42. Which bag do you place infected linen?

  • water-soluble alginate polythene bag before being placed in the appropriate linen bag, no more than % full
  • orange waste bag, before being placed in the appropriate linen bag, no more than % full
  • white linen bag, after sorting, no more than % full

43. You are assisting a doctor who is trying to assess and collect information from a child who does not seem to understand all that the doctor is telling and is restless. What will be your best response?

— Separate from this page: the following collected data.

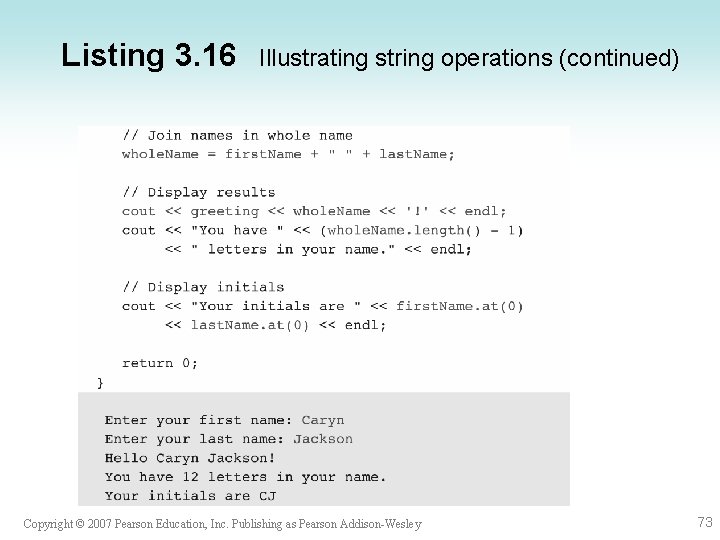 Listing 3.16 Illustrating string operations (continued)

// Join names in whole name
wholeName = firstName + " " + lastName;

// Display results
cout << greeting << wholeName << '!' << endl;
cout << "You have " << (wholeName.length() - 1)
     << " letters in your name." << endl;

// Display initials
cout << "Your initials are " << firstName.at(0)
     << lastName.at(0) << endl;

return 0;
}

Enter your first name: Caryn
Enter your last name: Jackson
Hello Caryn Jackson!
You have 12 letters in your name.
Your initials are CJ

Copyright © 2007 Pearson Education, Inc. Publishing as Pearson Addison-Wesley

73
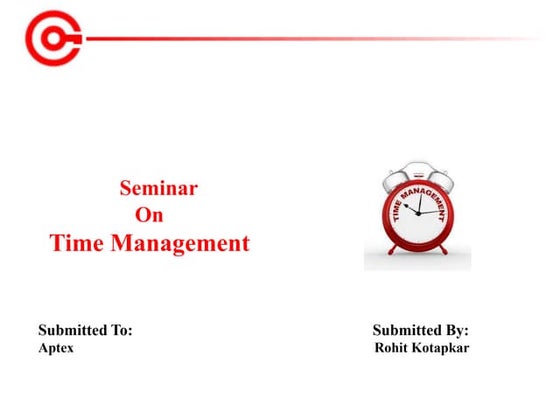 Seminar
On
Time Management

TIME MANAGEMENT

Submitted To:
Aptex

Submitted By:
Rohit Kotapkar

  • Stay quiet and remain with the doctor
  • Interrupt the doctor and ask the child the questions
  • Remain with the doctor and try to gain the confidence of the child and politely assess the child's level of understanding and help the doctor with the information he is looking for
  • Make the child quiet & ask his mother to stay with him

44. What are the signs and symptoms of shock during early stage (stage 1-3)?

  • hypoxemia
  • tachycardia and hyperventilation
  • hypotension
  • acidosis

45. You were asked by the nursing assistant to see Claudia whom you have recently given trimetophrim 200 mgs PO because of urine infection. When you arrived at her bedside, she was short of breath, wheezy and some red patches evident over her face. Which of the following actions will you do if you are suspecting anaphylaxis?

  • call for help and give oxygen
  • give oxygen and salbutamol nebs if prescribed and call for help
  • give oxygen, administer adrenaline 500 mcg IM, give salbutamol nebs if prescribed and call for help
  • call for help, give oxygen, administer adrenaline 500 mcg IM, give salbutamol nebs if prescribed.

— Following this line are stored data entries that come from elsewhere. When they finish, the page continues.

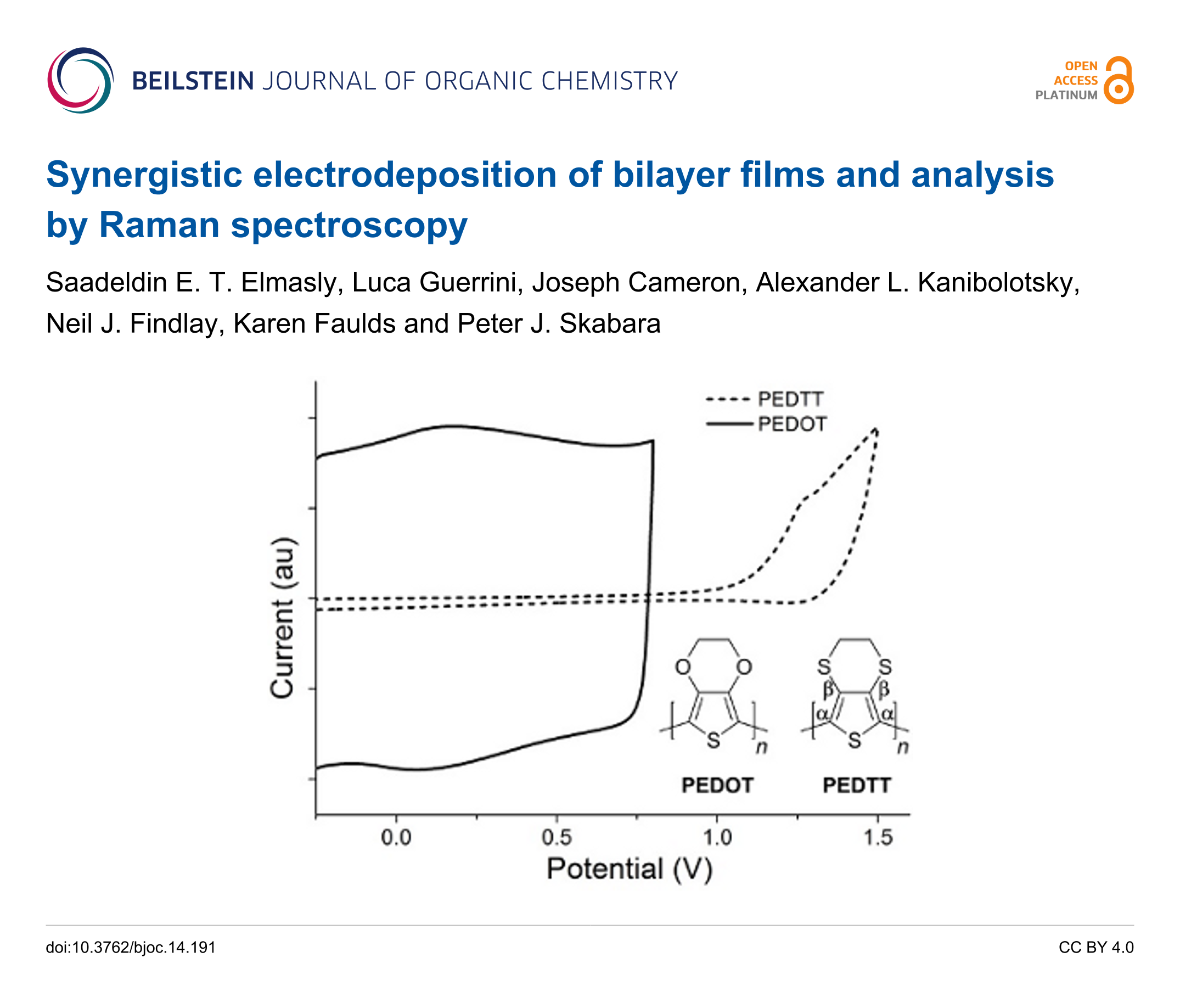 BEILSTEIN JOURNAL OF ORGANIC CHEMISTRY

OPEN ACCESS PLATINUM

Synergistic electrodeposition of bilayer films and analysis by Raman spectroscopy

Saadeldin E. T. Elmasly, Luca Guerrini, Joseph Cameron, Alexander L. Kanibolotsky, Neil J. Findlay, Karen Faulds and Peter J. Skabara

PEDTT
PEDOT

Current (au)

O O
S
n
PEDOT

S S
β β
α α
S
n
PEDTT

0.0 0.5 1.0 1.5
Potential (V)

doi:10.3762/bjoc.14.191

CC BY 4.0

46. When communicating with children, what most important factor should the nurse take into consideration?

  • Developmental level
  • Physical development
  • Nonverbal cues
  • Parental involvement

47. Mrs Smith had developed Steven-Johnson syndrome whilst on Carbamazepine. She is now being transferred for the ITU to a bay in the Medical ward. Which patient can Mrs Smith share a baby with?

  • a patient with MRSA
  • a patient with diarrhoea
  • a patient with a fever of unknown origin
  • a patient with Stephen Johnson Syndrome

48. Susan, 72 years old patient is being treated with antibiotics for her UTI. After three days of taking them, she developed diarrhoea with blood stains. What is the most possible reason for this?

  • Antibiotics causes chronic inflammation of the intestine
  • An anaphylactic reaction
  • Antibiotic alters her Gl flora which made Clostridium-difficile to multiply
  • she is not taking the antibiotics with food

49. Where is revision on the nursing process done? During:

  • Diagnosis
  • Planning
  • Implementation
  • Evaluation

50. You saw a relative of a client has come with her son, who looks very thin, shy & frightened. You serve them food, but the mother of that child says "don't give him, he eats too much". You should:

  • Raise your concern with your nurse manager about potential for child abuse & ask for her support
  • Ignore the mother & ask the relative if the child is abused.
  • Ignore the mother's advice & serve food to the child.
  • Ignore the situation as she is the mother & knows better about her child.